The field observations showed that the ants avoided extremely hot and cold temperatures, but few of them avoided baits that were placed in hotter-than-preferred temperatures. The team found that ants avoided hotter baits only slightly more often than random.
“They didn’t adjust their behavior,” Youngsteadt said. “They didn’t become less active during the day or less active in the hottest parts of the site. They had a fixed routine, and they were sticking to it no matter what.” The result: Hotter sites had hotter ants.
Live Warm, Die Young
Youngsteadt noted that none of the field sites reached temperatures that would be lethal. “At some point, I expect that ants would eventually change their behavior,” she said. “But in this sublethal temperature range where the main consequence is that their metabolism is amping up—they might live faster, die younger—they’re certainly not doing things to avoid that kind of warming.”
David Vasseur, an evolutionary biologist at Yale University in New Haven, Conn., said that this research was “very well conceived” and that “studies like [this] are critical for linking the large body of laboratory-based knowledge we currently have on thermal impacts [on insects] to the natural arena where climate change is happening.” Vasseur, who was not involved with the research, added that ants’ behavior seems to be tuned to the average temperature of a location and that they don’t respond to quick changes in temperature that they might experience as they travel across a site.
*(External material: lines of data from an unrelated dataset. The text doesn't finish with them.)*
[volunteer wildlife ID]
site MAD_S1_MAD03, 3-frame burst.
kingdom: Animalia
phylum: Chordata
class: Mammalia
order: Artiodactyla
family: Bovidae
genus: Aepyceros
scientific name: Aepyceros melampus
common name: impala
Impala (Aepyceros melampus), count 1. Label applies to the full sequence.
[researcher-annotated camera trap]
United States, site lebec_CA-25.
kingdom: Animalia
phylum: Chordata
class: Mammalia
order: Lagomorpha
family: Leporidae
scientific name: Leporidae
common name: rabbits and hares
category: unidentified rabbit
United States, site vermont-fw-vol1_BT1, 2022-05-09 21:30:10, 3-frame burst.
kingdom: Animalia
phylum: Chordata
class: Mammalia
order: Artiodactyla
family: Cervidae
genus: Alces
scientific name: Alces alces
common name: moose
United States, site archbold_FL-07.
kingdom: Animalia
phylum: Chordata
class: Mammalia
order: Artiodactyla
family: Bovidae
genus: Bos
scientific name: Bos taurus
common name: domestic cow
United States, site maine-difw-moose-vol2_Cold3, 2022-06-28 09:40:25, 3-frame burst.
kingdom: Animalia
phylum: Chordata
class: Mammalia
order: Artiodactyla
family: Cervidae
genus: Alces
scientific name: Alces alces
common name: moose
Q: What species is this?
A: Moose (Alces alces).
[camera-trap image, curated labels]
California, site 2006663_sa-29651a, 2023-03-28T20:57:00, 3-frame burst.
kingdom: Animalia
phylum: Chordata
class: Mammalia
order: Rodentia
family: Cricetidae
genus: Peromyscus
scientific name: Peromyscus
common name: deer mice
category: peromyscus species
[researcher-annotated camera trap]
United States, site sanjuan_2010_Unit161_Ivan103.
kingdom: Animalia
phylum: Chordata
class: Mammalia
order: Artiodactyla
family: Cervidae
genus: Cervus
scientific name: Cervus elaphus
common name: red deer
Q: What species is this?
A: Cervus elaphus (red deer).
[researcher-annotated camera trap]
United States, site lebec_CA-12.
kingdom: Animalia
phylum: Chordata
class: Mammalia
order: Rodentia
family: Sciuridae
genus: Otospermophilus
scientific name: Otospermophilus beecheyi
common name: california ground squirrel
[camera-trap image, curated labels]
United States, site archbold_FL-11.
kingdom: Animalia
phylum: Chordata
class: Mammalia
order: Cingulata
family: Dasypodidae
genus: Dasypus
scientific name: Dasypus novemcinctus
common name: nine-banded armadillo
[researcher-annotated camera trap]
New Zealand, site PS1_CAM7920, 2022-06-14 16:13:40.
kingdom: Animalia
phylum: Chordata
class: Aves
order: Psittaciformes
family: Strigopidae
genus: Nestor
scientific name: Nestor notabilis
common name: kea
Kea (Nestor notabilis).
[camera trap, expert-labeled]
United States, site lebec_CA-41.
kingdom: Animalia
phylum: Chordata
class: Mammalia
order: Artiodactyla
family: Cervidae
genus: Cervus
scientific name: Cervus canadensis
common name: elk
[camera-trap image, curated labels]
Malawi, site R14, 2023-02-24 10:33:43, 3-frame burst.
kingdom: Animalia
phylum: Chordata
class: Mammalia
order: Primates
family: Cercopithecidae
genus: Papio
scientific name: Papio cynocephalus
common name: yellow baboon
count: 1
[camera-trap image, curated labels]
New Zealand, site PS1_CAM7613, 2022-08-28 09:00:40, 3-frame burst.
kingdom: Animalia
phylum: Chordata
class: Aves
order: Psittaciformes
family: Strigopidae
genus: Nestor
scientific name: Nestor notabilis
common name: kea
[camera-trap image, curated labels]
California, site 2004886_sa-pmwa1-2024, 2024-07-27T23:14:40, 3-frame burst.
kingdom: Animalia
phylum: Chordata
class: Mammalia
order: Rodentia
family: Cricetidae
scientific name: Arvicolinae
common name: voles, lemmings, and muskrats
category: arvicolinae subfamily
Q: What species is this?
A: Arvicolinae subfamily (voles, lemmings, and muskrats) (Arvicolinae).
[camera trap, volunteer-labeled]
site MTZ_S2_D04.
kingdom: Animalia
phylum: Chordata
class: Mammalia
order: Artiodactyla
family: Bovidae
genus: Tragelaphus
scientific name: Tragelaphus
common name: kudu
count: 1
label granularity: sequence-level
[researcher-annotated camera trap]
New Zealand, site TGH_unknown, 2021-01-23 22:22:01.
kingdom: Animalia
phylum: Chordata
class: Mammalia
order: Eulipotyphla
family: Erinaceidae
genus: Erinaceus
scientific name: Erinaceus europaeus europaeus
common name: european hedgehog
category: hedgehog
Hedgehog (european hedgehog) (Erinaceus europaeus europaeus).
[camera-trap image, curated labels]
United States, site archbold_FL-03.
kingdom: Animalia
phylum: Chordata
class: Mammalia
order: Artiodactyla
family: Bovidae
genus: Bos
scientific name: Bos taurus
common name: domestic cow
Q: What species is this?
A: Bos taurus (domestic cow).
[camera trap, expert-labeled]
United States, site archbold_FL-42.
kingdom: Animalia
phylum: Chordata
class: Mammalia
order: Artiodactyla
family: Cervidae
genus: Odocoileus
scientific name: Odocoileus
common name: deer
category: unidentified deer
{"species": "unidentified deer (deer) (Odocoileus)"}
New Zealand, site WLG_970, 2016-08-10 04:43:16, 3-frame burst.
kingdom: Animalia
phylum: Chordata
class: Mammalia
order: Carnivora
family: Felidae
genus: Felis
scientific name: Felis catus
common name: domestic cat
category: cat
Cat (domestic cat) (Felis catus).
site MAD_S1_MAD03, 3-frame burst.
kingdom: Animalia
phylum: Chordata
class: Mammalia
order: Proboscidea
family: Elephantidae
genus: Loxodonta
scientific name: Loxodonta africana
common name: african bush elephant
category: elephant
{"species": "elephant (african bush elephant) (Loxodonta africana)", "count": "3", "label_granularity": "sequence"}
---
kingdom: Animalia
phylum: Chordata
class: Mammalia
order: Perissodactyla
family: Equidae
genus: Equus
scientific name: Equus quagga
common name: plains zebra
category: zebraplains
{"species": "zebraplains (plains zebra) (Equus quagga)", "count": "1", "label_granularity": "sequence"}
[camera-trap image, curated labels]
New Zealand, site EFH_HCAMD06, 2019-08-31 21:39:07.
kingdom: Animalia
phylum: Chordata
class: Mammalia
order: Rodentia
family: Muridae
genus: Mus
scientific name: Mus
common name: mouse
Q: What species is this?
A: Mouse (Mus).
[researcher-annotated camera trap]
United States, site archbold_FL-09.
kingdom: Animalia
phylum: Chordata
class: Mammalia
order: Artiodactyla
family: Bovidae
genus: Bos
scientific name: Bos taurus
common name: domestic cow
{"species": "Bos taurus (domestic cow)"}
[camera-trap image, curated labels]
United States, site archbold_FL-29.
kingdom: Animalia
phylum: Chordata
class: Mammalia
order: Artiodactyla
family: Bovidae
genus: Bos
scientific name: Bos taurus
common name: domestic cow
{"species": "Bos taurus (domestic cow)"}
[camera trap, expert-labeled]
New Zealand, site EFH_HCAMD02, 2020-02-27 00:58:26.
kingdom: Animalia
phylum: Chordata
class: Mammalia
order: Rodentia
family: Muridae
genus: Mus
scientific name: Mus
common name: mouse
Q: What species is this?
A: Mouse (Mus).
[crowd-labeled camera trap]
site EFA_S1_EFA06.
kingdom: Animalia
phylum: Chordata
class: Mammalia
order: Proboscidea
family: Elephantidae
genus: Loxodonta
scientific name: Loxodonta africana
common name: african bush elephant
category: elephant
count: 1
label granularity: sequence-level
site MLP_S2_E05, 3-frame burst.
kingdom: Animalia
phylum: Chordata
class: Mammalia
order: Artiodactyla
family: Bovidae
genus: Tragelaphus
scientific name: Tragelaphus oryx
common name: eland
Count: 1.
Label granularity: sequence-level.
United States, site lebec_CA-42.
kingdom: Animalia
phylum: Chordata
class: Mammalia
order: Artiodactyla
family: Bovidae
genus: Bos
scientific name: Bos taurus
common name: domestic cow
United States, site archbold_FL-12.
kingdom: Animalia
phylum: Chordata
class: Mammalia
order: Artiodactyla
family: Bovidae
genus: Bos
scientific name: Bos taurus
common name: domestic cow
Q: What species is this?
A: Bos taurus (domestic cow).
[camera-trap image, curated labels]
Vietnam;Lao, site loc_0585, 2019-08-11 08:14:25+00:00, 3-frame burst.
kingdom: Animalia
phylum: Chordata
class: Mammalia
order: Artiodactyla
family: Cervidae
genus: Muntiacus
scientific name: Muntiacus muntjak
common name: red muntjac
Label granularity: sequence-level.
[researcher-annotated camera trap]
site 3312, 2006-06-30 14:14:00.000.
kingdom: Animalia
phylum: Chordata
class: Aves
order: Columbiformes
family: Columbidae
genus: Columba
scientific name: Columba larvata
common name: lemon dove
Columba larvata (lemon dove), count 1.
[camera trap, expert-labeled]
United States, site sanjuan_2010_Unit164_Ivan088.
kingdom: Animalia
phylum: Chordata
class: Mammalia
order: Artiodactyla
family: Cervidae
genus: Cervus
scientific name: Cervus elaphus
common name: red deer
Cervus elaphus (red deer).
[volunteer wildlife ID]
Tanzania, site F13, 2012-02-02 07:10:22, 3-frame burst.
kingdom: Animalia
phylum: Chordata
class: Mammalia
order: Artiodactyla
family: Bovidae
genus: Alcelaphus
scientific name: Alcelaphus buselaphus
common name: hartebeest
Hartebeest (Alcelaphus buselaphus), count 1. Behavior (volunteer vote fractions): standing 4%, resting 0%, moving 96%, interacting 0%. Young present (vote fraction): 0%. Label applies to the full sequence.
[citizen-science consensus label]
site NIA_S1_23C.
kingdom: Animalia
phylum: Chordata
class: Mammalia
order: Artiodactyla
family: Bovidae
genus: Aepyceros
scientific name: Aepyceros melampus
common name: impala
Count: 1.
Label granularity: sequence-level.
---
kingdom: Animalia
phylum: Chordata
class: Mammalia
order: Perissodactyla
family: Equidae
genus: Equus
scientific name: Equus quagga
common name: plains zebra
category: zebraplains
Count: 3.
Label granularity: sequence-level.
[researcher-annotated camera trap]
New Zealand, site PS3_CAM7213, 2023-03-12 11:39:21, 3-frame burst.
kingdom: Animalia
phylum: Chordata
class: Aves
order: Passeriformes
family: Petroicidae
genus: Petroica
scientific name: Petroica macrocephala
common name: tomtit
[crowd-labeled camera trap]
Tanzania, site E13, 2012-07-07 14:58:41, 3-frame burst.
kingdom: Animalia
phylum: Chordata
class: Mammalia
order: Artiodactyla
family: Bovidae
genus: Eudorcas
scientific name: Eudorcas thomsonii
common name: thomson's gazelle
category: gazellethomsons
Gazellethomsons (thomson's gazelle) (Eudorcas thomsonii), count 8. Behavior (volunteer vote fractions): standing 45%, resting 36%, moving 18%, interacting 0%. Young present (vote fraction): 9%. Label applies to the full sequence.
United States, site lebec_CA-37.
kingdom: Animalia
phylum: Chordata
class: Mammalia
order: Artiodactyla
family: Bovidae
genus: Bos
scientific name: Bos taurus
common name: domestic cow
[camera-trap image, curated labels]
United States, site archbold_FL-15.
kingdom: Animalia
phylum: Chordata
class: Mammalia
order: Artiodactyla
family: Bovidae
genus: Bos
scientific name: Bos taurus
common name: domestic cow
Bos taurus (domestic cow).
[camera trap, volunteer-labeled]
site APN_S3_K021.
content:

If ants could recognize too-hot temperatures more easily, they would spend less time exposed to dangerous conditions, he said.
Entomologists don’t know what the long-term consequences might be if ants don’t adjust their behaviors or evolve to warming environments. “That giant mass of life out there is now metabolizing faster or is hungrier. Energy is flowing differently,” Youngsteadt said. She and her colleagues are planning to study how ant colonies, which are more insulated than the foraging worker ants used in this study, respond to warmer temperatures. This research “raises a lot of questions about what [heat exposure] is doing for the colony economy of ants and what it’s doing for energy flow and ecosystems.”